▸ **TASKS FOR THIS EXERCISE**:
**a)** Extract the registration rights passage verbatim from "Holders may elect" to "Piggyback Registrations.".
**b)** Translate this sentence from the registration rights passage into Spanish: "Subject to compliance with the other provisions of this Agreement, the Company (whether on its own determination or as the result of a withdrawal by the Initiating Holders) may withdraw a Registration Statement filed pursuant to this Section 2.1 at any time prior to the effectiveness of the Registration Statement."

▸ **GIVEN TEXT**:
+++++

Holders may elect to withdraw from any offering pursuant to this Section 2.1 by giving written notice to the Company and any underwriter or underwriters of their request to withdraw prior to the effectiveness of the Registration Statement filed pursuant to this Section 2.1. Subject to compliance with the other provisions of this Agreement, the Company (whether on its own determination or as the result of a withdrawal by the Initiating Holders) may withdraw a Registration Statement filed pursuant to this Section 2.1 at any time prior to the effectiveness of the Registration Statement.

 

  2.2.

Piggyback Registrations.

 

  (a)

If, at any time after the date hereof, the Company proposes to file a Registration Statement, the Company shall (i) promptly give each Holder written notice of such registration (but in no event less than fifteen (15) business days prior to the anticipated filing date), which notice shall describe the amount and type of securities to be included in such offering, the intended method of distribution, and the name of the proposed underwriter or underwriters, if any, of the offering, (ii) offer to the Holders in such notice the opportunity to register the sale of such number of Registrable Securities as such holders may request in writing within ten (10) business days following receipt of such notice and (iii) subject to the terms and conditions of this Section 2.2, include within such Registration Statement all of the Registrable Securities that each Holder has requested to be registered. If a Holder determines not to include all of its Registrable Securities in any Registration Statement filed by the Company pursuant to this Section 2.2, such Holder shall continue to have the right to include any Registrable Securities in any subsequent Registration Statement as may be filed by the Company, all upon the terms and conditions herein.

+++++

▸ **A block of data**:
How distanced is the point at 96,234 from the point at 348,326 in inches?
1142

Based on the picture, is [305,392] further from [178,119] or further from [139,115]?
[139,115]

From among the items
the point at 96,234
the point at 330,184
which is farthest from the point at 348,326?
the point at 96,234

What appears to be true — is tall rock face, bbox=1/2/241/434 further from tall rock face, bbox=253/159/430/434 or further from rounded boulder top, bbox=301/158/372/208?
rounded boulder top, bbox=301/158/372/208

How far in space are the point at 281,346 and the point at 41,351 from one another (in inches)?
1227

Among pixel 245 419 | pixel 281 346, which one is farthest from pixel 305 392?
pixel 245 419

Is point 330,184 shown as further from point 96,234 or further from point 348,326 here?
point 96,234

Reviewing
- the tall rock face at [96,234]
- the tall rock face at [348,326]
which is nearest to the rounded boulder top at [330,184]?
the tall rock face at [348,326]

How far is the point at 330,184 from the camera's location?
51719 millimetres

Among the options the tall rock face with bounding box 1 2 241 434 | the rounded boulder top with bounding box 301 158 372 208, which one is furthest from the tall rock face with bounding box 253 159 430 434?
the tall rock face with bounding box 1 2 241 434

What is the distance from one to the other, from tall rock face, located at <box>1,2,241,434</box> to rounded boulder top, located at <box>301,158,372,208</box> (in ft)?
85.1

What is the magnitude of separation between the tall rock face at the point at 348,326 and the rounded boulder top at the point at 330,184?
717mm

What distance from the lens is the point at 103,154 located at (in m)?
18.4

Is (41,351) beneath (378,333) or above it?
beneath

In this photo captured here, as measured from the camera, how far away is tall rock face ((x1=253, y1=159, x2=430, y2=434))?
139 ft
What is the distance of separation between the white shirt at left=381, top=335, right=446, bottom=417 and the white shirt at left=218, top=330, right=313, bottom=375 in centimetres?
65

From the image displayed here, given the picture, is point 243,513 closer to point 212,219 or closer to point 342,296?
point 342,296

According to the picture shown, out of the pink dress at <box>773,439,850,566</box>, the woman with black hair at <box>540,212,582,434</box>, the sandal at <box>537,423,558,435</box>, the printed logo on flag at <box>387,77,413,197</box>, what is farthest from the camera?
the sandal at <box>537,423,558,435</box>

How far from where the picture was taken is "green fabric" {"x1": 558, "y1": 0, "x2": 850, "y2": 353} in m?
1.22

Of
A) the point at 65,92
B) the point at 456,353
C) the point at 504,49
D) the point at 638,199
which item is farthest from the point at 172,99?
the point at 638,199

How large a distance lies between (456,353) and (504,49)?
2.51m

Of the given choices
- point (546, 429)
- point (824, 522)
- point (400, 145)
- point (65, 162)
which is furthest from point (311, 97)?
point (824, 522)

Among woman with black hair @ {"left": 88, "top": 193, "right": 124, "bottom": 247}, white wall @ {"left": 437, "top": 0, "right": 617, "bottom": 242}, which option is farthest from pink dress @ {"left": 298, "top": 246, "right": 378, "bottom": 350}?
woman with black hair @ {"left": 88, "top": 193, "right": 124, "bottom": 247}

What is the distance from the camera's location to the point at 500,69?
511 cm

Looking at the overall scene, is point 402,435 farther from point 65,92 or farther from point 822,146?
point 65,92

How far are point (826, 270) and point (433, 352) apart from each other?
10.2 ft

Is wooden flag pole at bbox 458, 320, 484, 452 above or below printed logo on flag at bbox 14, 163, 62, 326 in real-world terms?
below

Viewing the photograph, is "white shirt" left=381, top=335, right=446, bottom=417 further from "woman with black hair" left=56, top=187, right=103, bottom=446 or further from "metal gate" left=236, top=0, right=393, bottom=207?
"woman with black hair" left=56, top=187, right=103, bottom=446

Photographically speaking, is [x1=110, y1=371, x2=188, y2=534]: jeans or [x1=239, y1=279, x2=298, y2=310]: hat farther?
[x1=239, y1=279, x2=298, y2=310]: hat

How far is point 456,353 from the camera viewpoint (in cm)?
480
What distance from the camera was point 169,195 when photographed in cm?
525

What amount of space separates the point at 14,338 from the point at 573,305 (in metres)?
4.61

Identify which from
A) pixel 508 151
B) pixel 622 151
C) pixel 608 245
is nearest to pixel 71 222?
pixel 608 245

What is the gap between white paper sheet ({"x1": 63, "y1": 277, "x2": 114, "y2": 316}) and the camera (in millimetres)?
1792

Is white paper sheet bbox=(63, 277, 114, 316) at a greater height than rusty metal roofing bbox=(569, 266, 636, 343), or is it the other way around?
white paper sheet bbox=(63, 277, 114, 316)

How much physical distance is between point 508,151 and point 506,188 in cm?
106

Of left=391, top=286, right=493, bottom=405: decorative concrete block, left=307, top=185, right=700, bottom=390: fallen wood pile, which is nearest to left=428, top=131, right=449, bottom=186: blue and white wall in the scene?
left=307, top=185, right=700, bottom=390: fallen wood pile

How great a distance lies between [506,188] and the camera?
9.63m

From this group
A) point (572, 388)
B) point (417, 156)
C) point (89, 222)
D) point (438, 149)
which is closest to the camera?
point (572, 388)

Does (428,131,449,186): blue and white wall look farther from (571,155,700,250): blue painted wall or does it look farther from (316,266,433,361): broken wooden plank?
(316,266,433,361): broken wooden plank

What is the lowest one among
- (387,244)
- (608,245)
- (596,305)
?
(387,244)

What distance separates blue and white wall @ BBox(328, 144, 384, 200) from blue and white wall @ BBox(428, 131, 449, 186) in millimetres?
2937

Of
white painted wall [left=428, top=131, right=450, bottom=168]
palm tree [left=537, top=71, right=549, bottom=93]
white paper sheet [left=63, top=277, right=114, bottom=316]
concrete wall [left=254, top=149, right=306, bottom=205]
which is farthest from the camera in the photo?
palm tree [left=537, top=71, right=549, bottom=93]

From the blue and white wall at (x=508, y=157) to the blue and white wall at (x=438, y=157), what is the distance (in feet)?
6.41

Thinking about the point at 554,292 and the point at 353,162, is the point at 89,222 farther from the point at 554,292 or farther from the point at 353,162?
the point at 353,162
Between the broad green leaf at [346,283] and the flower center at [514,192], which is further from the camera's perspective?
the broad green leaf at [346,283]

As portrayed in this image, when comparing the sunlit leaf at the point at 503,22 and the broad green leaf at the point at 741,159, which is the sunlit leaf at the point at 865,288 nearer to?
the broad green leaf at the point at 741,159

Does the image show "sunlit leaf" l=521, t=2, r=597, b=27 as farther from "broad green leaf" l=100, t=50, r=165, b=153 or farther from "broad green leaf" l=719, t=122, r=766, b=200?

+++++

▸ **REPLIES**:
**a)**
Holders may elect to withdraw from any offering pursuant to this Section 2.1 by giving written notice to the Company and any underwriter or underwriters of their request to withdraw prior to the effectiveness of the Registration Statement filed pursuant to this Section 2.1. Subject to compliance with the other provisions of this Agreement, the Company (whether on its own determination or as the result of a withdrawal by the Initiating Holders) may withdraw a Registration Statement filed pursuant to this Section 2.1 at any time prior to the effectiveness of the Registration Statement.

 

  2.2.

Piggyback Registrations.

**b)** Sujeto al cumplimiento de las demás disposiciones de este Acuerdo, la Compañía (ya sea por su propia determinación o como resultado de un retiro por parte de los Tenedores Iniciadores) podrá retirar una Declaración de Registro presentada conforme a esta Sección 2.1 en cualquier momento antes de la entrada en vigor de la Declaración de Registro.